Pyongyang is Korean for “Flat land” or “peaceful land”. It is the largest city of a nation that has constantly threatened world peace. And although North Korea accepts visitors, tourism is highly controlled by the government. It is in this destination where one has to take extra precautions and must get enough information about before setting forth to the communist nation. Here are some of the important facts about North Korea’s capital, Pyongyang City.
Travellers need to secure a tourist visa which takes two weeks to process. Journalists and South Koreans are instantly denied to enter the country. From Beijing, one can take the train or take a plane. Two airlines fly to Pyongyang airport namely Air China and Air Koryo. The nation’s official and sole operating airline is able to land on its home base without issues but the North Korean planes are not so high end compared to Air China. Air Koryo also has flights from other Asian cities and Moscow. When taking the train, foreigners are instructed to take designated exits. Not following instructions might lead to being heckled by the uniformed authorities who will watch your every move, or be deported back to Shanghai.
Foreigners have to be accompanied by tour guides at all times during sightseeing. These package tours have to be booked before going to Pyongyang. Tourists can take the subway that goes to the west side of the Munsu Dong River via two main railway lines. One can also travel through the underground Pyongyang Metro by taking the bus. There are only a few cars in the city which some tour guides can use with permission from the government. Taxis will take foreigners only after verifying with the hotel if the tourists can be taken as passengers.
There are two major hotels in Pyongyang namely Yanggakdo International and Koryo Hotel.

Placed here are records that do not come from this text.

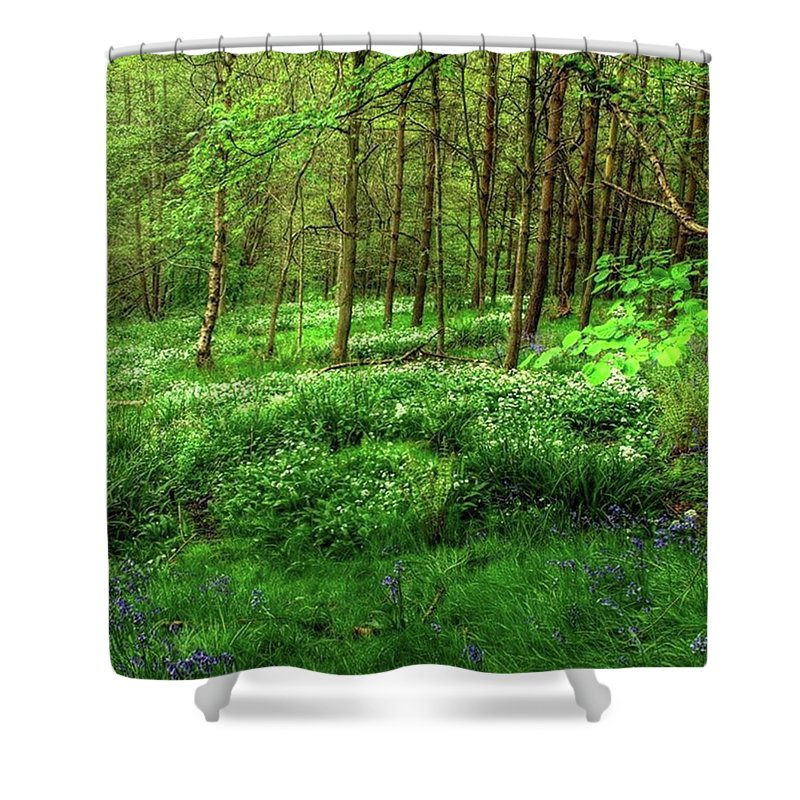 Nature Shower Curtain featuring the photograph Ramsons And Bluebells, Bentley Woods by John Edwards
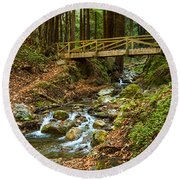 In The Forest - Limekiln State Park In California Round Beach Towel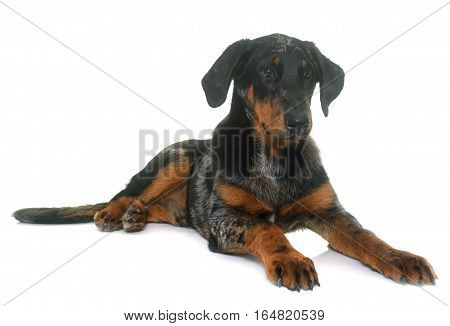 young beauceron in front of white background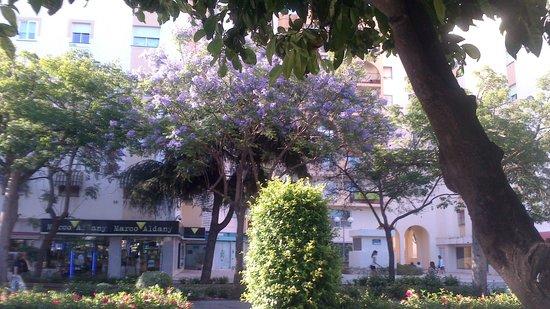 Avenida Ricardo Soriano: Avenida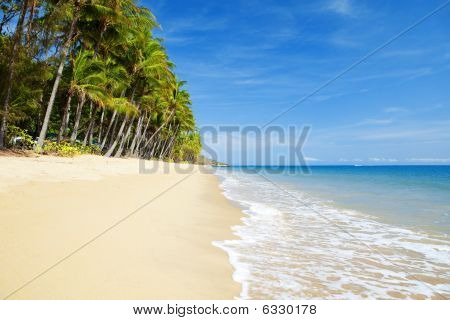 Deserted Tropical Beach With Palm Trees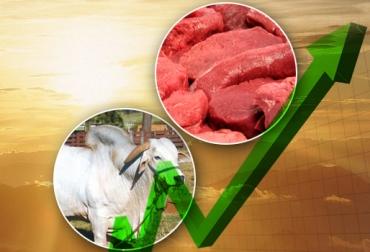 Aumento precio carne y ganado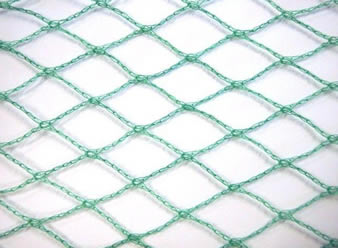 A piece of green diamond knitted bird netting on the white background.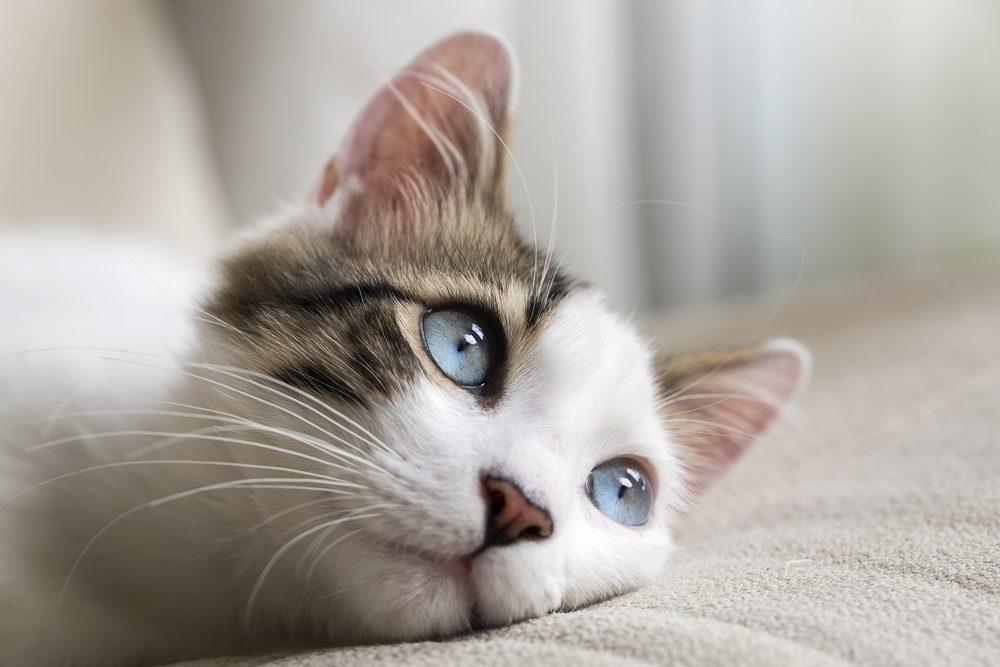 Les 20 meilleures races de chat pour vous et votre famille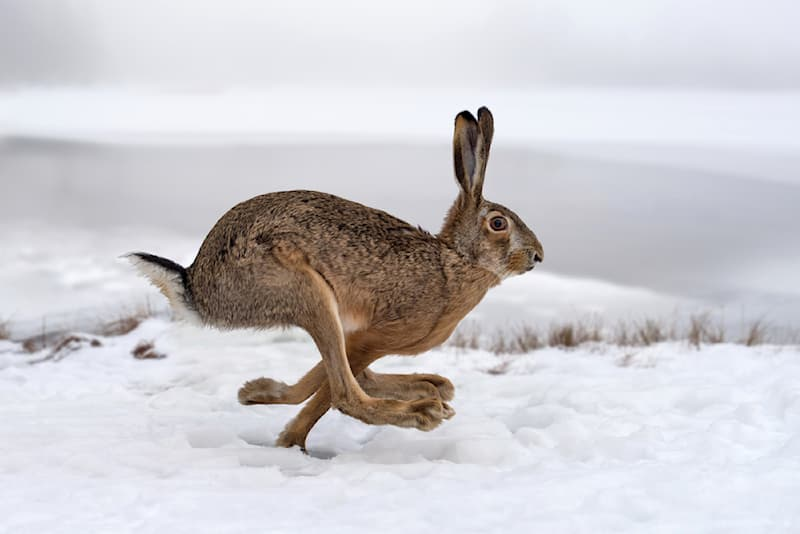 Nature Story: #1 Absolutely amazing picture of a hare taken mid-leap on a winter field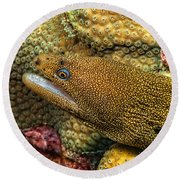 Goldentail Moray Round Beach Towel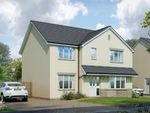 Thumbnail to rent in Alloa Park Drive Off Clackmannan Road, Alloa, Clackmannanshire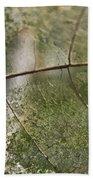 fallen Leaf Beach Sheet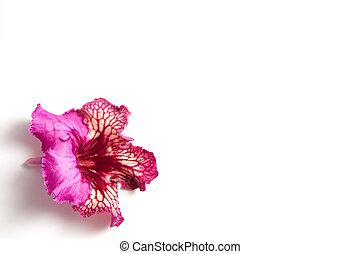 streptocarpus flower on a white background with place for text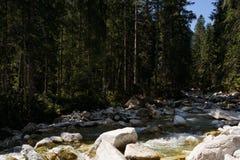 Поток в высоком Tatra Стоковые Изображения RF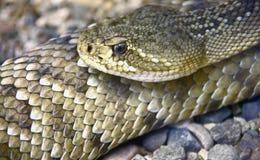 1张地毯绘了蛇蝎 免版税库存照片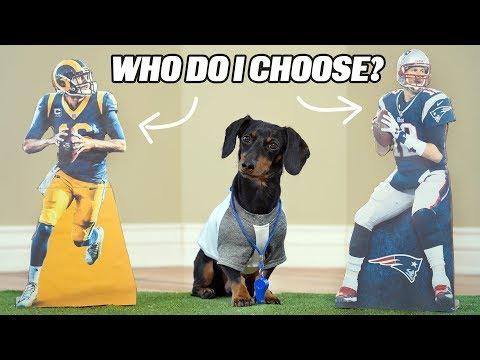 Crusoe Picks SuperBowl Winner (Loser?!) - Dog Predicts SuperBowl
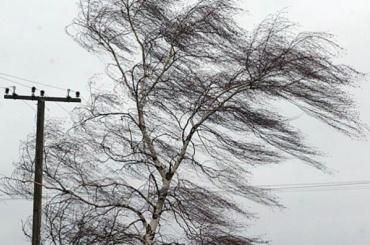 В понедельник петербуржцев встретят ветер и гроза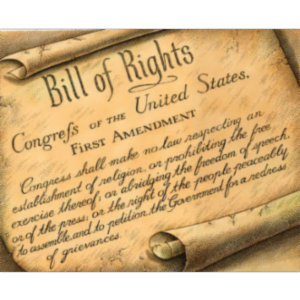 Bill of Rights ID Lesson Plan icon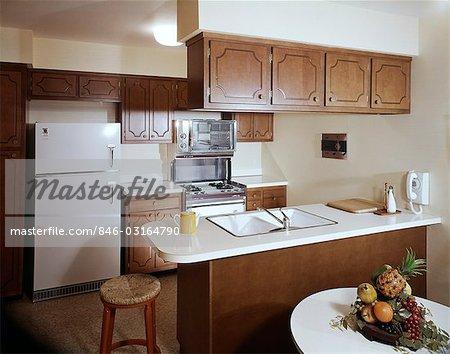 1960s Kitchen Cabinets - Sarkem.net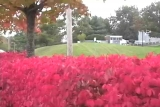 Autumn - Red Bushes with Traffic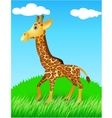 giraffe in the wild vector image vector image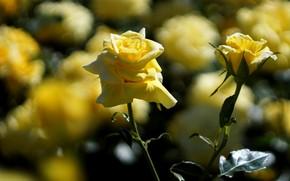 Картинка свет, цветы, стебли, роза, розы, размытие, сад, парочка, дуэт, бутоны, боке, розовый куст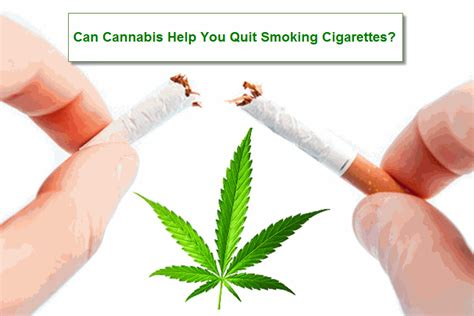 cigarette smoking quit chat picture 13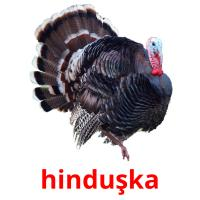 hinduşka picture flashcards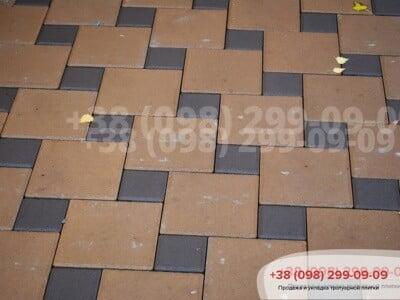 Тротуарная плитка Квадрат 100х100 коричневыйфото 5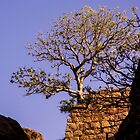 A tree, a wall and the sky by indiafrank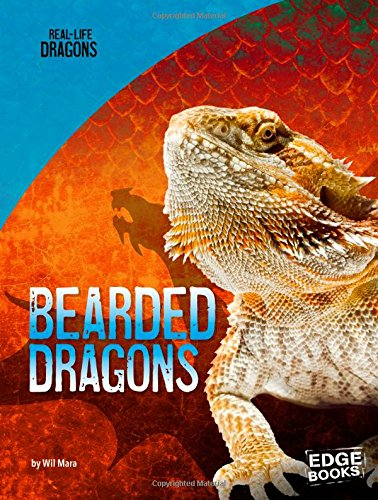 Bearded Dragons (Real-Life Dragons)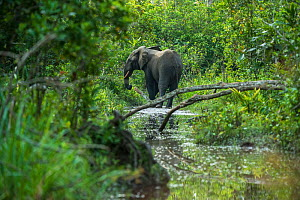 African forest elephant (Loxodonta cyclotis) in water, Lekoli River, Republic of Congo (Congo-Brazzaville), Africa. Vulnerable species. - Pete Oxford
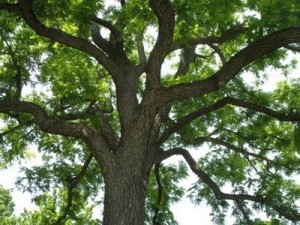 walnutree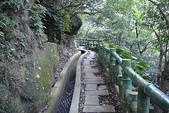 青山瀑布步道:DSC06213.JPG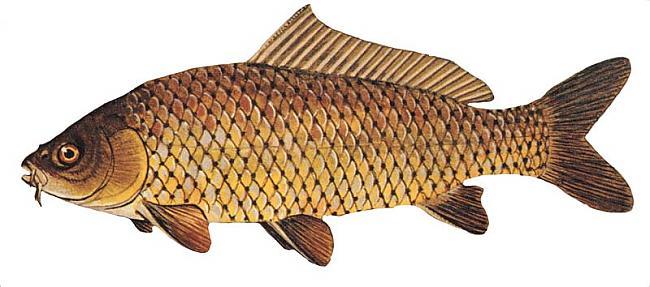 Karpa Cyprinus carpio... Autors: Sperovs Latvijas zivis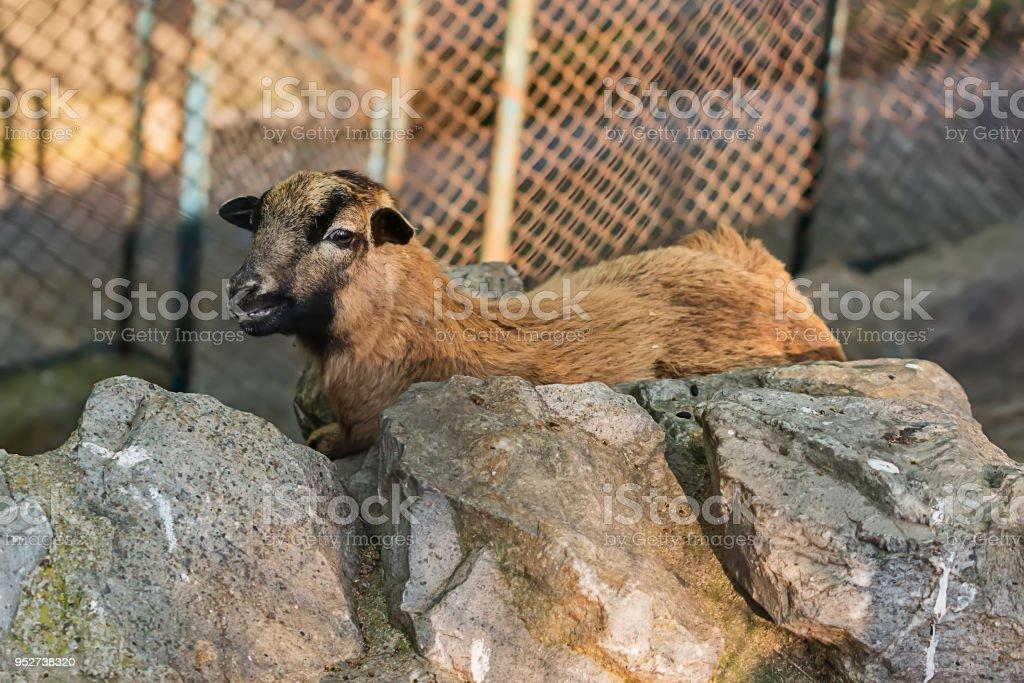 Goatling in captivity stock photo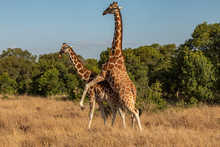 Two Reticulated Giraffes Matin...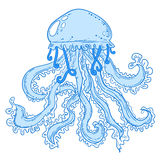 Isolated jellyfish. Isolated curly jellyfish. Sea jelly creature Royalty Free Stock Photo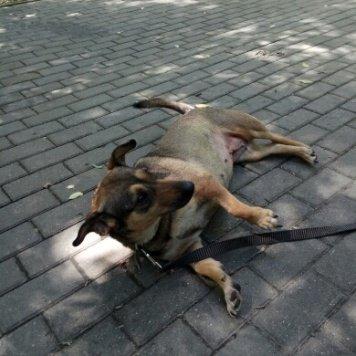 Букля - Собаки в добрые руки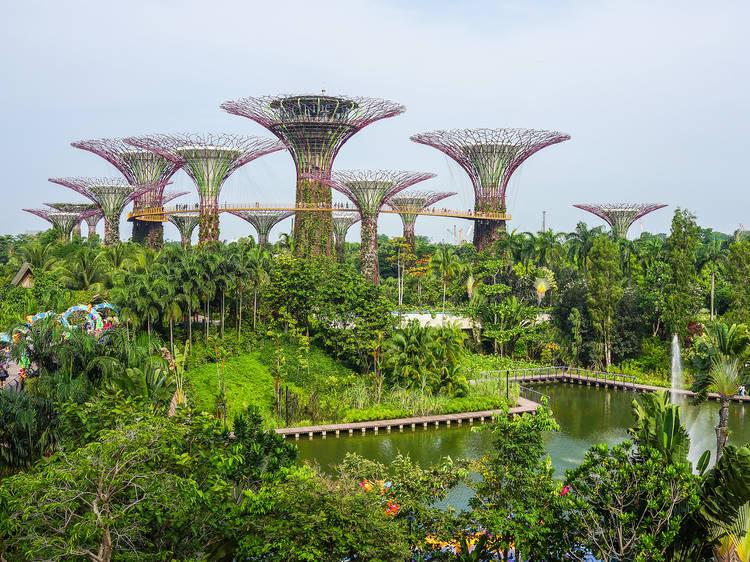 Singapore Botanical Gardens   Singapore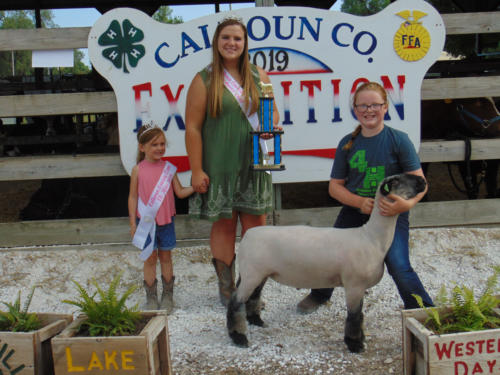 Champion Junior Showmanship Shannon Melody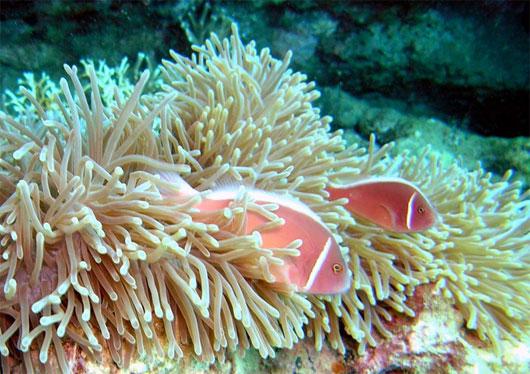 Nhiều loại sinh vật phù du và giáp xác cũng sử dụng canxi từ biển để tạo nên bộ xương cho mình.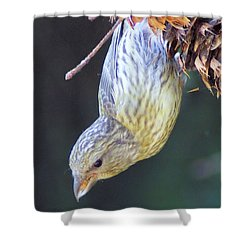 A Little Bird Eating Pine Cone Seeds  Shower Curtain by Jeff Swan
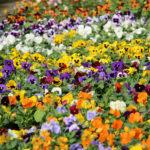 Photo de nos pensées à grosses fleurs
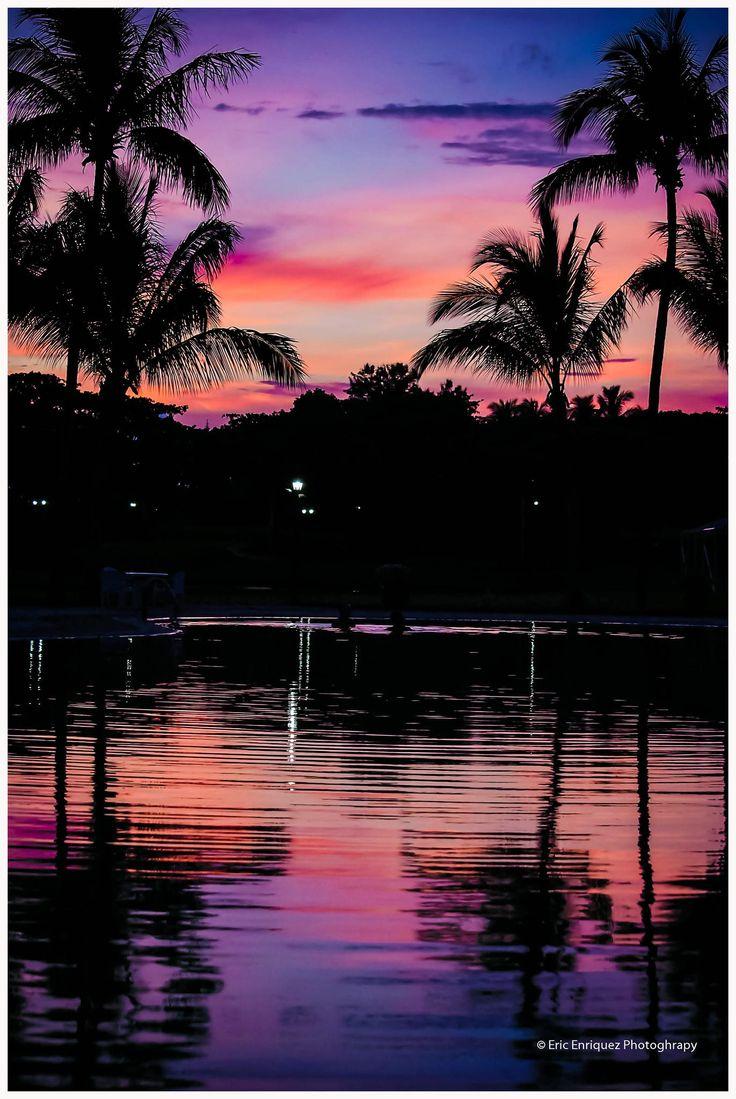 sunset purple red palms water reflection beautiful ♥♥♥♥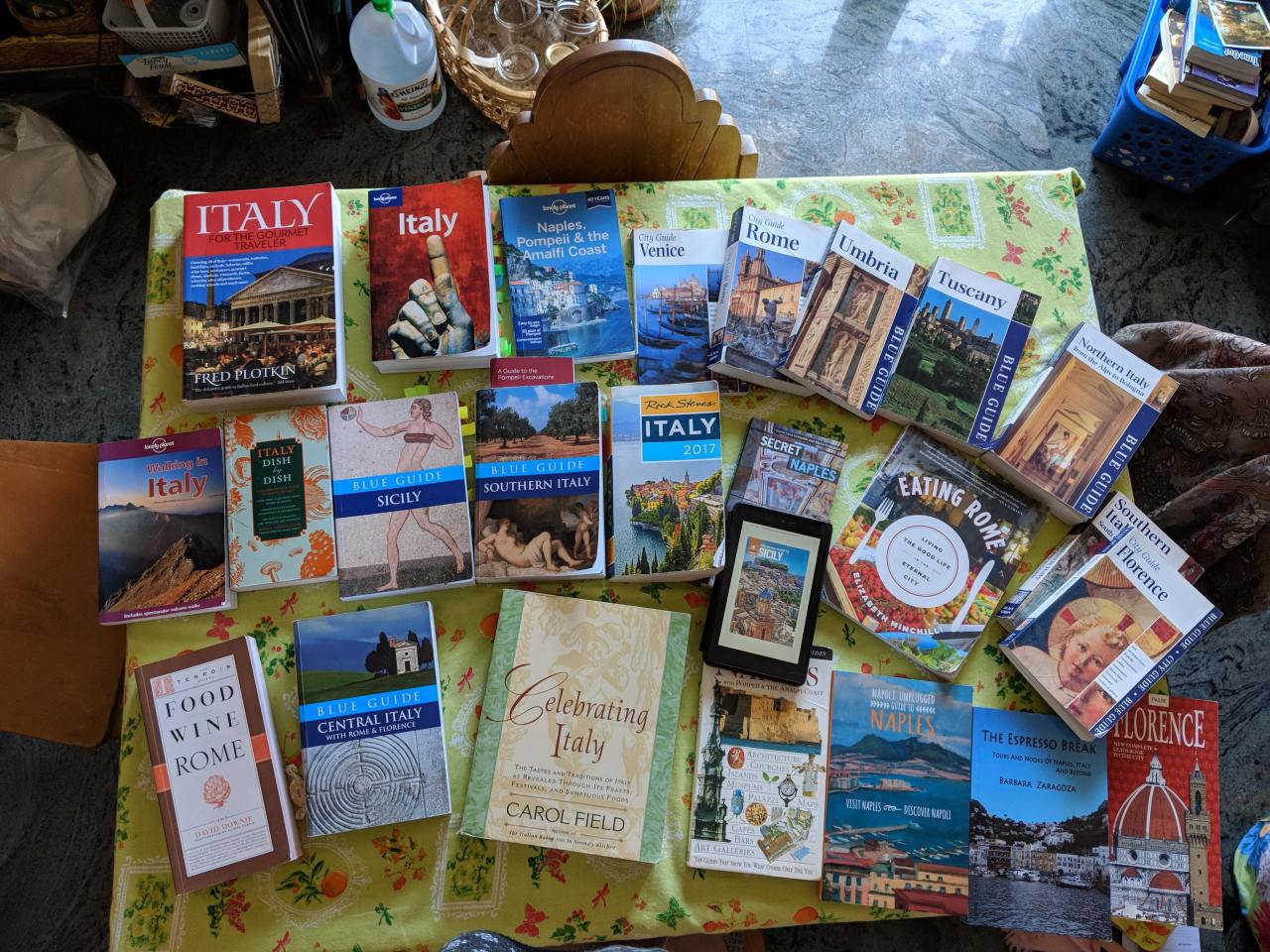 Which Travel Guide Book is best for you?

Tourists can buy North Korean sim cards at the airport. This was only allowed recently which was taken as a sign of improvement in tourism. Locals don’t want their photos taken and most places are also prohibited from being photographed. It is strongly advised that tourists must be very discreet about photo-taking. As for places to visit that are strictly guided by a North Korean, there are war monuments and hundreds of statues that glorify their great leader on the nearly empty streets. North Korean cuisine is probably the best thing that tourists will experience in Pyongyang as the citizens have kept their food tradition.